O Instituto Agronômico do Paraná (Iapar), vinculado à Secretaria da Agricultura, está lançando três novas variedades de algodão, testadas e aprovadas para todas as regiões do Paraná. As variedades são IPR 94, IPR 95 e IPR 96. Ao lançar essas variedades, os pesquisadores do Iapar levaram em consideração aspectos como avanço da mecanização, mercado globalizado, diminuição nas diferenças regionais, sobretudo quanto à doenças. Segundo o pesquisador Wilson Paes de Almeida, estes e outros fatores estão alinhando os objetivos dos programas de melhoramento para um tipo de planta, mais versátil, de conformação lateral mais compacta, com resistência múltipla a doenças e de alta qualidade tecnológica de fibra.
O pesquisador destaca os maiores pesos de capulho das novas IPR. As ''maçãs'' são maiores e a aderência do algodão na ''casca'' é menor, o que facilita a retirada do algodão da cápsula, fazendo das cultivares IPR 94 e IPR 96 excelentes materiais para colheita manual, explica. Por outro lado, a arquitetura de planta, especialmente da cultivar IPR 95, de conformação mais compacta, com inserção do primeiro ramo frutífero mais alta, conferem-lhe características muito favoráveis à colheita mecanizada.
Melhoramento ''O programa de melhoramento genético do algodoeiro desenvolvido no Iapar tem dois objetivos principais: aumentar renda, via elevação de produtividade, percentagem e qualidade de fibra; e reduzir custos e riscos, através de melhor adaptação e resistência/tolerância das cultivares às doenças de maior importância'', afirma Wilson Paes.
As novas cultivares foram obtidas a partir de hibridações simples entre cultivares comerciais. De um lado a cultivar IAPAR 71, de origem nacional; de outro, as cultivares Deltapine Acala 90, de origem americana, ou CNPA Ita 90, derivada da última. O planejamento desses cruzamentos levou em conta a complementaridade de características entre elas, particularmente em relação a doenças.
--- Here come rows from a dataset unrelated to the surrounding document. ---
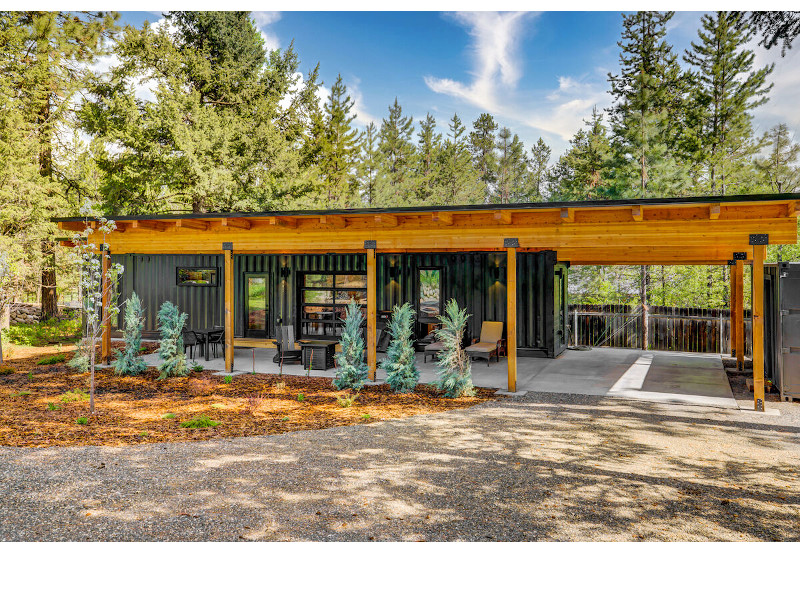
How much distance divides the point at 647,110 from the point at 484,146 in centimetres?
2277

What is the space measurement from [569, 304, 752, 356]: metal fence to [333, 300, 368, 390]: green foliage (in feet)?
29.3

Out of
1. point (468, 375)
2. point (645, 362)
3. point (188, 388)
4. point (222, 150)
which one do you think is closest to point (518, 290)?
point (645, 362)

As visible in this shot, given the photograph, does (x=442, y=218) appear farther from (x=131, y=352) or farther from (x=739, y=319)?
(x=739, y=319)

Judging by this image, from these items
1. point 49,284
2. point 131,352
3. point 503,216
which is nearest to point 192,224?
point 131,352

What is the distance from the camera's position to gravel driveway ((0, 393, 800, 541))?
3537 millimetres

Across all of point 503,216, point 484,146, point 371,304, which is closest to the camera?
point 503,216

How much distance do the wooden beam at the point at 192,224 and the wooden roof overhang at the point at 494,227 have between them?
20 millimetres

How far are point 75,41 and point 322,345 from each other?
14975 mm

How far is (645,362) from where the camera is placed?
11898 millimetres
Só para o Paraná A indicação de cultivo das cultivares IPR está restrita, até o momento, ao Paraná, em razão dos trabalhos de pesquisa terem sido iniciados nesse Estado. Resultados muito promissores vêm sendo obtidos em outros estados, fazendo prever futura extensão de indicação nos próximos anos. Na safra 2000/2001, as novas cultivares foram utilizadas exclusivamente para produção de sementes, em cerca de 70 propriedades de diferentes regiões algodoeiras paranaenses. Em face das altas produtividades obtidas, dos rendimentos alcançados no beneficiamento e do desempenho industrial da fibra, prevê-se grande ampliação na área cultivada com elas. A disponibilidade de sementes é de 600 toneladas, englobando as classes básica, certificada e fiscalizada. Algoeste, Coagel e Coceal são as empresas paranaenses licenciadas para produção e comercialização de sementes das novas cultivares.